Hablo de una democracia con una Ley de Memoria aprobada en 2007 que sólo cumple quien le da la gana. Dos ejemplos. El primero: un diputado, un alcalde y una alcaldesa (todos del PP) han sido premiados por la Fundación Francisco Franco precisamente por haber desobedecido el cumplimiento de esa Ley de Memoria. Los dos primeros pertenecen al PP del pueblo extremeño Guadiana del Caudillo. La mujer manda en el ayuntamiento toledano de Alberche del Caudillo. Ya ven: Caudillo por todas partes y la Ley de Memoria convertida en un trapo para fregar el suelo de sus ayuntamientos. Las frases de esa gentuza ahí quedan, para vergüenza de esta democracia y la humillación de quienes se dejaron la vida para que esa democracia no fuera un imposible histórico. La alcaldesa dijo tranquilamente que Franco había sido “sin duda, el mejor Jefe del Estado español del siglo XX y uno de los mejores de la historia de nuestra Patria”. Y el diputado se enorgullecía de que su hijo le hubiera cantado las cuarenta a una profesora comunista. El segundo ejemplo de incumplimiento de esa Ley de Memoria nos cae más cerca: el alcalde de Orihuela (del PP) ha abierto un expediente para sancionar a la Generalitat Valenciana porque la Conselleria de Justicia mandó retirar un escudo franquista de los antiguos juzgados. Mientras tanto, con un cinismo que se repite a todas horas en los últimos tiempos, un fiscal ha pedido dos años y medio de cárcel para Cassandra, una estudiante de la Universidad de Murcia. El motivo: haber escrito en twitter unos chistes sobre Carrero Blanco. Cuando leo esas barbaridades me acuerdo de aquellos días de Atocha, de la esperanza en que algo iba a cambiar más pronto que tarde, como en las alamedas chilenas que anunciaba Salvador Allende cuando el golpe de Augusto Pinochet. Nos equivocamos en los cálculos. Se equivocó el presidente chileno. Nos equivocamos aquí y después de tanto tiempo hay como una losa que aplasta la memoria y la evocación de unos sueños que, como decía Antonio Machado, es lo último que nos queda.

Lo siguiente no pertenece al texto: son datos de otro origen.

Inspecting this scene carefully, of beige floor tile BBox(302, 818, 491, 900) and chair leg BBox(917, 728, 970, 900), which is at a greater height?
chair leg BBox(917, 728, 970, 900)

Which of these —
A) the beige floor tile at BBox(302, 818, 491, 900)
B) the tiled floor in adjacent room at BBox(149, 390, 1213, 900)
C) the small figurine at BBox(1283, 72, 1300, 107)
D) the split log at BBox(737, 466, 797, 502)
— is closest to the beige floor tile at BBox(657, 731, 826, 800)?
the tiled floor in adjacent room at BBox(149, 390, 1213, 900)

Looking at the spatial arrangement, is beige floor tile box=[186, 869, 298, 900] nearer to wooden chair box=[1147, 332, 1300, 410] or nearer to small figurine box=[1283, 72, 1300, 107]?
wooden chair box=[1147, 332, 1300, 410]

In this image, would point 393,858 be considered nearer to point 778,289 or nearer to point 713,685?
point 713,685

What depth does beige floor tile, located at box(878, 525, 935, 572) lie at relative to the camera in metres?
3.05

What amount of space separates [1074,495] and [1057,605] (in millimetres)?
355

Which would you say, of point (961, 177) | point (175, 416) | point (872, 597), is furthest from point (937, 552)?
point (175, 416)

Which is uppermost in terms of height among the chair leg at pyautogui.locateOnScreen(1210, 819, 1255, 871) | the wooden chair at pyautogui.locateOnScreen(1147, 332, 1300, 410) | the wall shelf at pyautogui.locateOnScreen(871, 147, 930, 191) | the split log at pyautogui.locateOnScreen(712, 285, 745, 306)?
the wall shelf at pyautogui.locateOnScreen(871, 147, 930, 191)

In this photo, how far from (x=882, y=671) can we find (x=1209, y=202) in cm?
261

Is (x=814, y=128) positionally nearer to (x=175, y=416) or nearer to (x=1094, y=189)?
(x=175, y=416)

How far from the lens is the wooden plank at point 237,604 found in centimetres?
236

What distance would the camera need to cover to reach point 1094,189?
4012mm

Han pasado cuarenta años desde aquella noche trágica en las entrañas de Madrid. Aquellos días de miedo y también de coraje. No se me olvidará nunca una imagen que impúdicamente les cuento porque soy parte de ella: mi amigo Pep Mata y yo esperando en la antesala de un despacho de abogados y abogadas laboralistas. Estábamos allí, delegados por una asamblea de colegas, para ver qué conseguíamos contra el despido de una compañera de trabajo. Fue dos o tres días después de los asesinatos en la calle Atocha. Dice Mario Benedetti que el miedo también es una forma de coraje. Eso lo dice el poeta y a lo mejor tiene razón. Pero aquella tarde, Pep y yo estábamos cagados de miedo. Sólo sentíamos el miedo. A veces la poesía es un arma -de presente o de futuro- pero otras veces es sólo eso: poesía. No sé si nuestros amigos Javier, Quique y Aurora -responsables del despacho laboralista- se acordarán de aquella tarde. Lo que sentían al hilo trágico que juntaba en aquellas horas ya tan lejanas la calle Atocha de Madrid con la de Cirilo Amorós en el corazón urbano de Valencia.

El día 24 de enero de 1977, llegadas las últimas horas de la noche, morían asesinados en Madrid cinco jóvenes demócratas, auxiliares y abogados laboralistas de CCOO. En el año 2003 fue levantado cerca de allí, en la Plaza de Antón Martín, un monumento en su recuerdo. La escultura es de Juan Genovés, que reprodujo el símbolo solidario que ya estaba en su obra El abrazo.

Por mi parte, hoy sólo quería dejar aquí ese pedazo de memoria rabiosamente agradecida que nunca habría de caer en el silencio y el olvido.